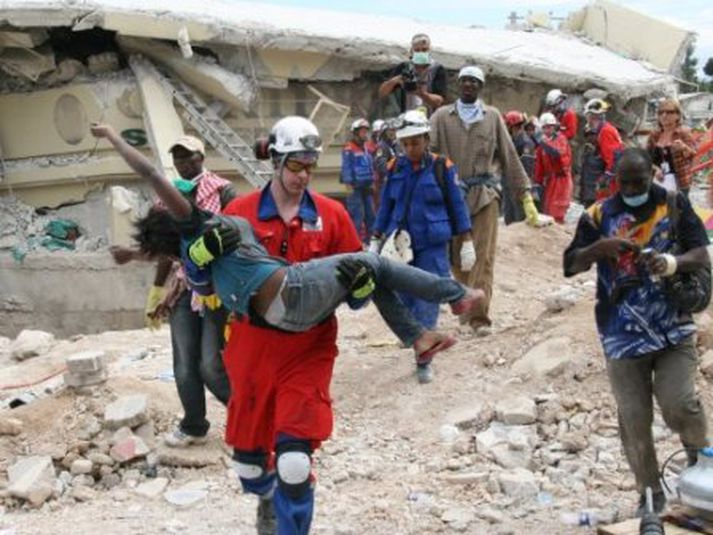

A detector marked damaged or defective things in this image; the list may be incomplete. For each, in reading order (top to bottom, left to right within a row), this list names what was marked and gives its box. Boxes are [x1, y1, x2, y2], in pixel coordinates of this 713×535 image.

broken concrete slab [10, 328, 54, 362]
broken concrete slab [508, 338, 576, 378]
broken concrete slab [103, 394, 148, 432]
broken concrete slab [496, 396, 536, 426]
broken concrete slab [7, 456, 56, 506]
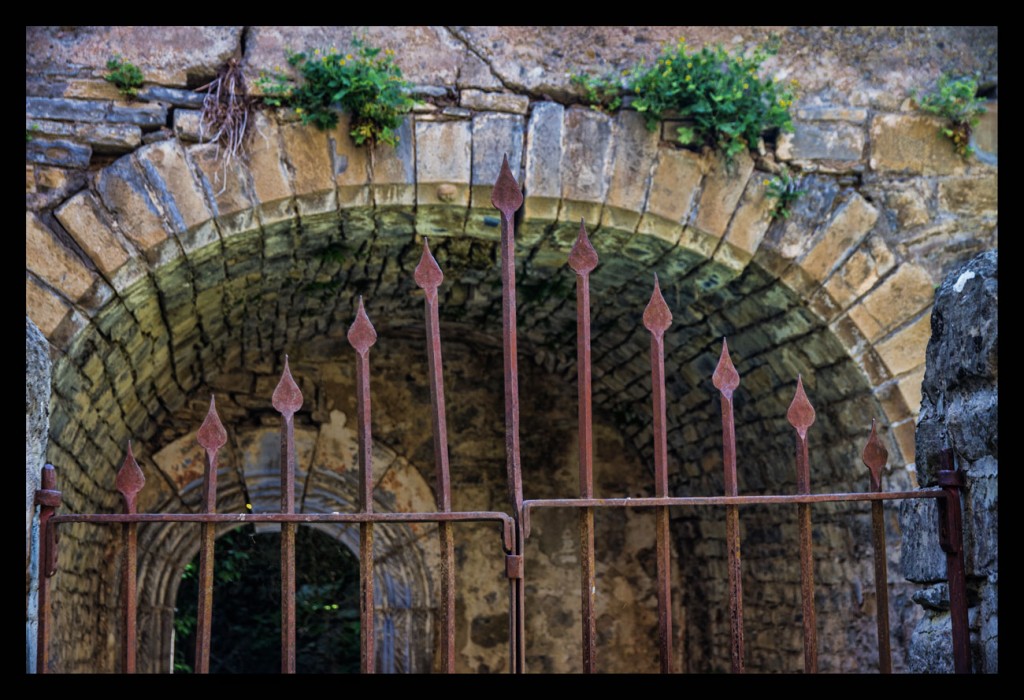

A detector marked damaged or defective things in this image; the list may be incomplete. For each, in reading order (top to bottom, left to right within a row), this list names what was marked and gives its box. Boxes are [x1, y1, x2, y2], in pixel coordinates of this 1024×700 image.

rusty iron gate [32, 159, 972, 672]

...

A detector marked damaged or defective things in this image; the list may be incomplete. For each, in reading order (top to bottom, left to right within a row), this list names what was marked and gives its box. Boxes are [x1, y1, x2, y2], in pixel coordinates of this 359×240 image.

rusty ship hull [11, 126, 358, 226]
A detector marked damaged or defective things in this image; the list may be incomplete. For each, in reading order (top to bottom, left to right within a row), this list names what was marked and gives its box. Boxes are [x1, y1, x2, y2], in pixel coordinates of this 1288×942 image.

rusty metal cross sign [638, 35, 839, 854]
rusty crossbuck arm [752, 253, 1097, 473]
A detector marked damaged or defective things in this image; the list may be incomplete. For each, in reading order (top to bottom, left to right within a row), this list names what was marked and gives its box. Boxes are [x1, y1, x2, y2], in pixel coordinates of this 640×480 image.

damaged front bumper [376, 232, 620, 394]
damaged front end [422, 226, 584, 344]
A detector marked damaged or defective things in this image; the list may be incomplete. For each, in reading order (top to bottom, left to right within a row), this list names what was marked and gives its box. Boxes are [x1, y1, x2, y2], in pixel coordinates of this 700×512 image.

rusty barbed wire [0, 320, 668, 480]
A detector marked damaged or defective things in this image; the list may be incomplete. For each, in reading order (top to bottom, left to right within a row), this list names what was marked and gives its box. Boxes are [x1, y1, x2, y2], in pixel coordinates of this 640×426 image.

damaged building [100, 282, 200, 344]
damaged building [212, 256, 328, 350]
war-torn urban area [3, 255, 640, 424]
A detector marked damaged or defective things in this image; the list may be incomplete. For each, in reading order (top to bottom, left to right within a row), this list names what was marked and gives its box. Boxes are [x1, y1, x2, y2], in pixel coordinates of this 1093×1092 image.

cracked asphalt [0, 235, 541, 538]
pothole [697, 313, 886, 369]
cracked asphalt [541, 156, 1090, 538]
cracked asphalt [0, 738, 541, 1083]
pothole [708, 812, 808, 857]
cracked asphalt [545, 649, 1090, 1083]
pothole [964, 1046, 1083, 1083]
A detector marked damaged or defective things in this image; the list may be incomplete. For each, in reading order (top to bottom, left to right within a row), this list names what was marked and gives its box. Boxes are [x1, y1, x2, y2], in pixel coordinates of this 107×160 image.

---

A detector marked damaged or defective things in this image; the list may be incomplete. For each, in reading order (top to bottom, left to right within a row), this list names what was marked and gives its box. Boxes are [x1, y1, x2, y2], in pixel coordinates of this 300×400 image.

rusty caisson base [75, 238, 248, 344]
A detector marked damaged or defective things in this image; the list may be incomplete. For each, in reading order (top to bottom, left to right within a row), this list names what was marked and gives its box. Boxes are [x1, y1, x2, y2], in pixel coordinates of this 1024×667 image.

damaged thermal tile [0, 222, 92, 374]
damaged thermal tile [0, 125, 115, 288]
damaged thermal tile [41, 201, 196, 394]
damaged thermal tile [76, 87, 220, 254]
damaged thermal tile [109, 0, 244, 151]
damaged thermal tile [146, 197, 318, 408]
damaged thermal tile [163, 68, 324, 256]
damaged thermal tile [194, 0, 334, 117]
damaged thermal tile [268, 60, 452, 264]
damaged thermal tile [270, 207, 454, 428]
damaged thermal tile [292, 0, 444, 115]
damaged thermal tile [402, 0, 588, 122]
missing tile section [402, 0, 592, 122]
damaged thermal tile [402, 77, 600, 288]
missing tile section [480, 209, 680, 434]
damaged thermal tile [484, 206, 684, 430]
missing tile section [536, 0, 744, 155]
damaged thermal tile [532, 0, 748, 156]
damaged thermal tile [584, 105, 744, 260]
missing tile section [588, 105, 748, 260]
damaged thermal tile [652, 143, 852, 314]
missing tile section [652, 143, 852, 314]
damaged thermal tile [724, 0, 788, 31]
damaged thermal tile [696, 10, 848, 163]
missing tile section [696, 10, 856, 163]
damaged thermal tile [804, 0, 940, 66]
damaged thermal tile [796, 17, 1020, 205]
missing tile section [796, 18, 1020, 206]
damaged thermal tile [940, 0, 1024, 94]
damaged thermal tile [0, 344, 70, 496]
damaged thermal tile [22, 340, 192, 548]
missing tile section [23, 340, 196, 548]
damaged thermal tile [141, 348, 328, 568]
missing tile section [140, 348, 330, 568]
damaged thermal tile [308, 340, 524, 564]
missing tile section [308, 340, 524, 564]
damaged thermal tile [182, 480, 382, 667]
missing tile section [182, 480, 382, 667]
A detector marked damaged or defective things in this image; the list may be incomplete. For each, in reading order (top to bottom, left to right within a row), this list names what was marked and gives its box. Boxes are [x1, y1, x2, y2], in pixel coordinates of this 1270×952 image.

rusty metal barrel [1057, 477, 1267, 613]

• WHAT TO PRODUCE:
Copy, exactly and only, the lines above that begin with the one containing "this 1093×1092 image." and finish with the one containing "this 107×160 image.".

• RESPONSE TO THE EXERCISE:
A detector marked damaged or defective things in this image; the list may be incomplete. For each, in reading order (top to bottom, left to right within a row), this list names what was marked and gives its box. Boxes are [x1, y1, x2, y2], in pixel coordinates of this 1093×1092 image.

cracked asphalt [0, 235, 541, 538]
pothole [697, 313, 886, 369]
cracked asphalt [541, 156, 1090, 538]
cracked asphalt [0, 738, 541, 1083]
pothole [708, 812, 808, 857]
cracked asphalt [545, 649, 1090, 1083]
pothole [964, 1046, 1083, 1083]
A detector marked damaged or defective things in this image; the list may be incomplete. For each, in reading order (top to bottom, left to right within a row), this list names what was marked and gives its box. Boxes are [x1, y1, x2, y2], in pixel coordinates of this 107×160 image.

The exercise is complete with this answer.